NVIDIA launched a custom chip design unit in early 2024 to compete directly with Broadcom's $10 billion ASIC business, while Intel won contracts with NVIDIA for custom Xeon CPUs in September 2025. Both moves threaten Broadcom's monopoly on hyperscaler chip design. If NVIDIA successfully bundles custom silicon with its dominant GPU software ecosystem, or if Intel undercuts Broadcom on price using its own fabs, customers could shift wallet share away. Marvell is also teaming with NVIDIA to offer NVLink-enabled custom chips, adding another competitor to a market Broadcom once owned outright.
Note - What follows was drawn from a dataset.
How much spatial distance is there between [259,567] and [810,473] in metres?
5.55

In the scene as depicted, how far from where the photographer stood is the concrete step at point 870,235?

Broadcom hiked VMware pricing 500-600% after its 2024 acquisition, forcing customers into bundled subscriptions and eliminating free products. The EU flagged the licensing changes as anticompetitive in June 2025, while customers are actively migrating to Nutanix and open-source alternatives. VMware generated $3.8 billion in Q3 2025, but if enterprises accelerate cloud repatriation or switch to competitors, software revenue, which funds semiconductor R&D, could shrink. This would pressure Broadcom's ability to invest in next-gen ASIC designs while competitors close the technology gap.